■ Provided text
==*==
Tuesday, April 8, 2008

The First Time

On Thursday, I will board a Greyhound bound for NYC without my family. Minus the 46 jelly bracelets, ripped fishnets and frosted hair, I am almost just like Madonna circa 1979. Almost.

Actually, I am headed to conference in Manhattan where I will stay with my friend and hopefully get some new projects started. It is going to be a great getaway (if I were not six months pregnant, it would be even more fun). So why am I so ambivalent about it?

I know that I will come back here on Sun night and post about what a great time I had and how much it meant to be able to get away for a few nights. But in the meantime, I am so scared of leaving the little bean.

Until this weekend, I would have been able to honestly say that I have not missed a day of her life. Now that will no longer be true. I never thought I would be one of those attached at the hip moms, especially given how independent my own was. But maybe being a cancer, I am more wedded to my home than I even want to believe because the thought of three nights away from her makes me a little queasy.

Please note, I am not leaving Sam with the hobo down the road. Nor am I leaving her at the "sober house of pedophilia," which I have just learned is not far from our house (believe me, a post on this is in the works). In fact, she is staying with her immensely capable and loving father. But that is not my problem. I know she is in good hands. My problem is really one of attachment. It is the same dread that I feel each time I pull away from her daycare. I love her teacher and love all the new tricks she learns when she comes home from a day spent there. But I also miss her insanely.
==*==
[Records from a dataset]
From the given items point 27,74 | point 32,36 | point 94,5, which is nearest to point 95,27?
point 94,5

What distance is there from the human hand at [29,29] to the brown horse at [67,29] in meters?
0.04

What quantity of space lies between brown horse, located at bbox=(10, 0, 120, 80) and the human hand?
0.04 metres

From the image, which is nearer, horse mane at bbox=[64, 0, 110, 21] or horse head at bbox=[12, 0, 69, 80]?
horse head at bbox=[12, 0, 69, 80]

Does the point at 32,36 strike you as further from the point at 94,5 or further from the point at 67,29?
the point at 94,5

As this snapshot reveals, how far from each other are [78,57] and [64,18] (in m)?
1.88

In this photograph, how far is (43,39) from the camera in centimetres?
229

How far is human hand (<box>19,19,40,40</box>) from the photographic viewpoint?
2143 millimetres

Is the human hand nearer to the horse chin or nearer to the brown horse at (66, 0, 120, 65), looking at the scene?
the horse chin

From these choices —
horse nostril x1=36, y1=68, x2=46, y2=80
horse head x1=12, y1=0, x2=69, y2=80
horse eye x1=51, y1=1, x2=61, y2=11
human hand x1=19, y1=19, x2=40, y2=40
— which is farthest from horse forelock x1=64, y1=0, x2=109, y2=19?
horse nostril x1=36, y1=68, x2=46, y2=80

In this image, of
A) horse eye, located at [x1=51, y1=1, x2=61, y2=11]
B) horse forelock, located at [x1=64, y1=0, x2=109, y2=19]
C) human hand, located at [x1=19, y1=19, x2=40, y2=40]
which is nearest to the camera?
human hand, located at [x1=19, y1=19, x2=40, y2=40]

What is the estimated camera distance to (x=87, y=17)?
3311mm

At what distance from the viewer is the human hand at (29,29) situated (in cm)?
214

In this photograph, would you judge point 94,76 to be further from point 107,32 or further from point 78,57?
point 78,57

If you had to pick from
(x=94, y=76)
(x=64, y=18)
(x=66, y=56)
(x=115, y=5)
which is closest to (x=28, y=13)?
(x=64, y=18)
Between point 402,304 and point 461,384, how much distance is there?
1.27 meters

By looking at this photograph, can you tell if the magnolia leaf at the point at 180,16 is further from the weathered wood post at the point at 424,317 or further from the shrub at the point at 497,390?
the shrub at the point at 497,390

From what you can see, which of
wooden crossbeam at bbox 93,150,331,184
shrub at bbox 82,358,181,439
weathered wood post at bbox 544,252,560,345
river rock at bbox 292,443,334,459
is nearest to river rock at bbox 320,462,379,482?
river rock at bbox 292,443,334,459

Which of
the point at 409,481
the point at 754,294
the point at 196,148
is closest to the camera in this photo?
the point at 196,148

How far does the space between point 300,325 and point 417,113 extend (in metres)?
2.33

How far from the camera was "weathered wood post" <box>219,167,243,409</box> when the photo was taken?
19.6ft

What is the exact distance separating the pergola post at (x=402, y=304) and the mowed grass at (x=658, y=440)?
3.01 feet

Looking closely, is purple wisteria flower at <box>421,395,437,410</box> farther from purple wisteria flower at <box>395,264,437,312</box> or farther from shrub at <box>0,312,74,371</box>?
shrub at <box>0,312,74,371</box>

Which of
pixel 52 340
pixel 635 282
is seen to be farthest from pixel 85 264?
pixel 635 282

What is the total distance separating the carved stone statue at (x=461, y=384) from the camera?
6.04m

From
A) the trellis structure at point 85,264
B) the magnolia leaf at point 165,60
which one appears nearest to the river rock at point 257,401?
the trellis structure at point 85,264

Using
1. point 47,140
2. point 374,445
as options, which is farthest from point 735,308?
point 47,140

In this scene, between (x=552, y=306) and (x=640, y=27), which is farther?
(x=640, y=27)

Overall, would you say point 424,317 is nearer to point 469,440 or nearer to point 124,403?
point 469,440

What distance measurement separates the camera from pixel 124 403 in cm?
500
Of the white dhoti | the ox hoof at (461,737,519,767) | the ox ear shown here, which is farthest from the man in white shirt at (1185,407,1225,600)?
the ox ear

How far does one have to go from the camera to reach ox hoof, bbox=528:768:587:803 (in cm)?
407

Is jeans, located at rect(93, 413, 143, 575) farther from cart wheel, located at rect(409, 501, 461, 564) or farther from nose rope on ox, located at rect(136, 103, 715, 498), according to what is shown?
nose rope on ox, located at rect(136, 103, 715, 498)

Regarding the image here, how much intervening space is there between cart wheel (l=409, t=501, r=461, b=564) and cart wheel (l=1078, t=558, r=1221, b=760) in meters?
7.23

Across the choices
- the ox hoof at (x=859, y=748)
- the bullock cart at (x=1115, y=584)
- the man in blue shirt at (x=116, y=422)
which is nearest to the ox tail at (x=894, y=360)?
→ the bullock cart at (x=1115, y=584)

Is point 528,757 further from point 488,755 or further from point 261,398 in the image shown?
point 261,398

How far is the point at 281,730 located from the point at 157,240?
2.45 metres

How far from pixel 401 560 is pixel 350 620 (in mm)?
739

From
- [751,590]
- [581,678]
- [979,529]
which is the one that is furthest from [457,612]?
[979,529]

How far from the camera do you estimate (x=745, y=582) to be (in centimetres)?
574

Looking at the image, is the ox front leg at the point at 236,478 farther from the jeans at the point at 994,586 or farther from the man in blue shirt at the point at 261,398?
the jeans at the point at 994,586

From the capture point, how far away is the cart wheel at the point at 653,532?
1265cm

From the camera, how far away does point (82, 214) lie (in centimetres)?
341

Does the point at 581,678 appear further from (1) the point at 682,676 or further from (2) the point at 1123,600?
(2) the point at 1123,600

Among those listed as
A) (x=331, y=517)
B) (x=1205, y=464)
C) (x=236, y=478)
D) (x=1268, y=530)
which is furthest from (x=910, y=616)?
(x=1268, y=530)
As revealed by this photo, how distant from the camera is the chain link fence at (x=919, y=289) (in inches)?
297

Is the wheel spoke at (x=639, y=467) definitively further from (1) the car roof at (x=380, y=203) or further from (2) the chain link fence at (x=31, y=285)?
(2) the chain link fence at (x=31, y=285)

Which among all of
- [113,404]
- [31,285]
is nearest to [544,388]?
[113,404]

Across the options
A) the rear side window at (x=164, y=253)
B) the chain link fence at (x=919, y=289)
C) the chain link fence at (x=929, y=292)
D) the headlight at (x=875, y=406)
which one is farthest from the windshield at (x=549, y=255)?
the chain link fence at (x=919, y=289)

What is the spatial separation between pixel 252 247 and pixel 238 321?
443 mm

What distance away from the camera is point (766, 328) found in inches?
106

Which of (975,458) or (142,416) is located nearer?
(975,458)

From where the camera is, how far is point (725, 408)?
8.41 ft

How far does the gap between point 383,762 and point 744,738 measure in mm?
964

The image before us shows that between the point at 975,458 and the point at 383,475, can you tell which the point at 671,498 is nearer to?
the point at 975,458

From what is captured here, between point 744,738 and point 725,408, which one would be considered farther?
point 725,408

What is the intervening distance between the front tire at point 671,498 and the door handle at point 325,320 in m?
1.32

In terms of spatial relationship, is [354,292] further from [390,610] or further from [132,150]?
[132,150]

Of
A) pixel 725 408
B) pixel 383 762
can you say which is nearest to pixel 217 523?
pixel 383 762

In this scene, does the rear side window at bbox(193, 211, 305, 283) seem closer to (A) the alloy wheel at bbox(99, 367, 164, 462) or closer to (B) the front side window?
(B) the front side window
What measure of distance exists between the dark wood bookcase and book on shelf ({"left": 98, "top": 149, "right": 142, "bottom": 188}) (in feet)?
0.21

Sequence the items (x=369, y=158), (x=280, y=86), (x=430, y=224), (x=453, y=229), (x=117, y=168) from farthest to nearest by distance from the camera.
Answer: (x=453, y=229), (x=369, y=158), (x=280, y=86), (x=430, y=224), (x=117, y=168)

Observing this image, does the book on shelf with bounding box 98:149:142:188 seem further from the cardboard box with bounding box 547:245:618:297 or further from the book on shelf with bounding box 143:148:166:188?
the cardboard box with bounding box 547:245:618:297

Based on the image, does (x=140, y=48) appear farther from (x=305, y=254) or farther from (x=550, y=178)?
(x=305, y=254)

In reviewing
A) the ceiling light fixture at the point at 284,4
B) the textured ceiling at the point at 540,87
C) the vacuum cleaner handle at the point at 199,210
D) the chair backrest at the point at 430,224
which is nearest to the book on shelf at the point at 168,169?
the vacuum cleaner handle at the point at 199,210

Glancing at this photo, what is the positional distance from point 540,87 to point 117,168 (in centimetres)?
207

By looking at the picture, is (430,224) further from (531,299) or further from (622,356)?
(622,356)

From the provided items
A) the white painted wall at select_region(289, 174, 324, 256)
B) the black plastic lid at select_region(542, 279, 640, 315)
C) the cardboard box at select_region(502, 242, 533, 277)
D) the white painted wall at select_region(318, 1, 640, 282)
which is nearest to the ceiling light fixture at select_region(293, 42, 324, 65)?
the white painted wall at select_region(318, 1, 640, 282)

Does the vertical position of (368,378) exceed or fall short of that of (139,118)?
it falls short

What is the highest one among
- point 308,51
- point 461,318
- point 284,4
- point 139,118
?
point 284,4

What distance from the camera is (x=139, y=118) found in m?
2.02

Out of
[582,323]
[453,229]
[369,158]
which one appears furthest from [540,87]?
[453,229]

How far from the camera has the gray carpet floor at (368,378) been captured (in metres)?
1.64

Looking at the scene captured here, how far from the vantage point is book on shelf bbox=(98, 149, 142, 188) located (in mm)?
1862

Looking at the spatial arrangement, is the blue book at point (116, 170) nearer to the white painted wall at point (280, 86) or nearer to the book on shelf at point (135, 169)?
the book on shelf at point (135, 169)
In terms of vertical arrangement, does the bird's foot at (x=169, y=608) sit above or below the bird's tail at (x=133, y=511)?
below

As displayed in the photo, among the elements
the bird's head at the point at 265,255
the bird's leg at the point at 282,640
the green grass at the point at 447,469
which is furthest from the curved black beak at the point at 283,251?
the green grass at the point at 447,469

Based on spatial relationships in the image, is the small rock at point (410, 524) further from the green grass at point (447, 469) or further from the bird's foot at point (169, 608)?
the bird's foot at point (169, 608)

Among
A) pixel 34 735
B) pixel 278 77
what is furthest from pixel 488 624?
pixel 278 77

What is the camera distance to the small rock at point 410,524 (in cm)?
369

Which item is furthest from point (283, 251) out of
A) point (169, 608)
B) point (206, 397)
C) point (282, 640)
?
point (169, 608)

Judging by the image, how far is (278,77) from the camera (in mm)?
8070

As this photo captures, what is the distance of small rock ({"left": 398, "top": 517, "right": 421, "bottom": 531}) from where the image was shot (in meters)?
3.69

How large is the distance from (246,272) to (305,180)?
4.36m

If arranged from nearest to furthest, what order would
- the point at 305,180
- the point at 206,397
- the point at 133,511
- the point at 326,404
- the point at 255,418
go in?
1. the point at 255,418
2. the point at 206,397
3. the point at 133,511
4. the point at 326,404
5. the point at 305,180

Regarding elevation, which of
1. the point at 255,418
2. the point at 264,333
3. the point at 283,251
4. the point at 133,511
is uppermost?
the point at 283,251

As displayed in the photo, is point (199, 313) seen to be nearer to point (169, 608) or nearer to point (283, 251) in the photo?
==*==
Please sum up the post "The First Time" in two sentences.

The writer, six months pregnant, is about to take a Greyhound to a conference in Manhattan for three nights without the family and feels ambivalent and scared about leaving Sam, having never before missed a day of her life. Although Sam will stay with her capable and loving father, the writer's real problem is attachment, the same dread felt each time the writer pulls away from her daycare.